It’s the showroom for this company 3Nod, and it took a while to figure out what the company did. The 3D room sized screen intro video communicated that they were all about creating a better future (implication: for wealthy people who live in spaceships). But the showroom was full of bluetooth speakers and headphones. Their vision of a smart home was just projector walls (a la Fahrenheit 451, surrounded by TVs…) I liked the style of the furniture, though one of my compatriots pointed out that they’d be pretty useless in practice, unless you can do all of your work via touchscreen.

Also the lights kinda clicked on and off without warning, the screens seemed to react to your gestures but didn’t do a great job (cause it’s Kinect based and it’s unreliable and everyone moved on from arm-wavey-HCI decades ago) so it seemed like their vision of the future was full of glitches and really needless technology stacks. There’s four projectors for that one wall. That’s like 2kW to have a bamboo forest by your couch. It would literally take less energy to just grow bamboo in your living room.
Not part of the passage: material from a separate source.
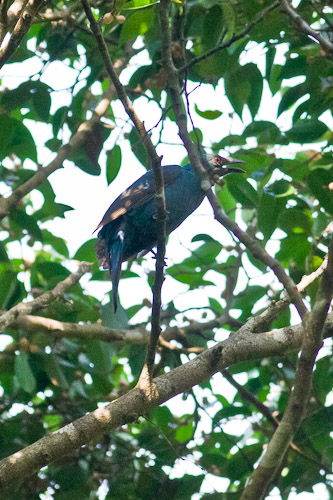 female Asian Fairy-Bluebird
I really liked the couch tho.

Anyway we briefly met with Richard up in his office full of cigars and brandy. Very hollywood personality and attire. He kind of just pitched his company and his personal story to us without any context of why he’d invited a bunch of hackers/makers for a tour. He wanted to meet with Mitch and suggested the rest of us continue a tour of the building and hang out in his office on the top floor where he entertains. So there we were, a dozen idealists walking around gawking at this guy that makes his millions selling headphones with Wil.i.am. Alex took on entertaining us with piano and Jona performed a Chinese tea ceremony.

I noted that even surrounded by ostentatious wealth, sitting on plush couches, people still turn to their smartphones when they’re bored. Nothing all that exciting about it.
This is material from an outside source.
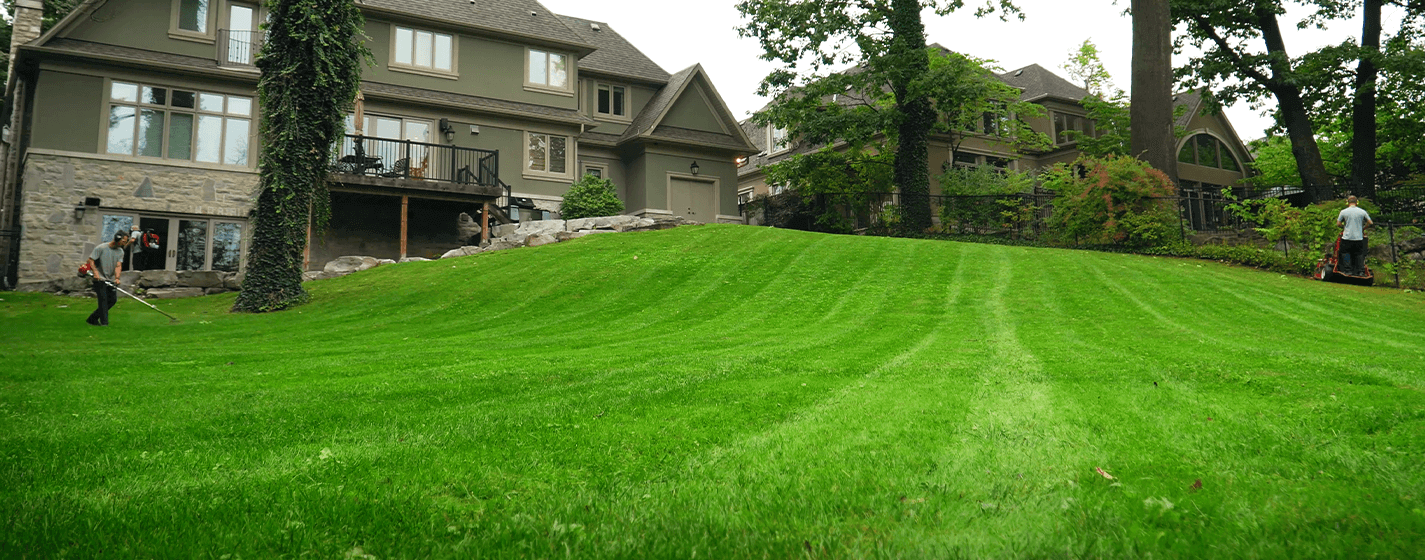 Dependable Lawn Care Weekly Lawn Care oakville mississauga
Ah, but no one is checking their phones in this last photo — we caught a ride to ShenzhenDIY. Well, the bus got us to the neighborhood but didn’t want to go onto the skinnier streets, so it was a nice walk. First past bustling markets with flashing LED and neon signage, electric bikes and mopeds weaving through people crossing the street, then through a dark alley with unfinished pavement such that a flashlight was necessary not to trip. Up a few flights of stairs in an old concrete building that I later learned housed a clothing factory and a Japanese sword factory (wait what?) we made it to the first real hackerspace of China, a tight community of people excited to meet visitors and share projects and passions. A DIY car chassis sat behind a comfy couch. Guitars and mixing boards sat against the wall. People passed around the microchips they were excited to write programs for. We went in a circle introducing ourselves and an expat member of the space announced in surprise that he is also from San Antonio, and he has never been in a room with so many Texans in China (two people in our tour group in the same room, pretty easy record to beat!)


A couple of friends and I went back the next day thanks to Yuheng opening the space for us to take advantage of the wifi and air conditioning. Here’s his github. He told us he’s writing a programming language with formal syntax to prove logical theorems (it won’t but the first, but it’s still an awesome project to write your own language). He was also interested in the design of spoken languages and introduce me to Toki Pona, an invented language of 120 words. He told us this was the first time he had a conversation with people speaking English which really surprised us and we asked how he learned, he said just talking along with American TV and movies. He also played a pretty mean Nirvana cover with one of the hackerspace’s guitars. Very inspiring dude.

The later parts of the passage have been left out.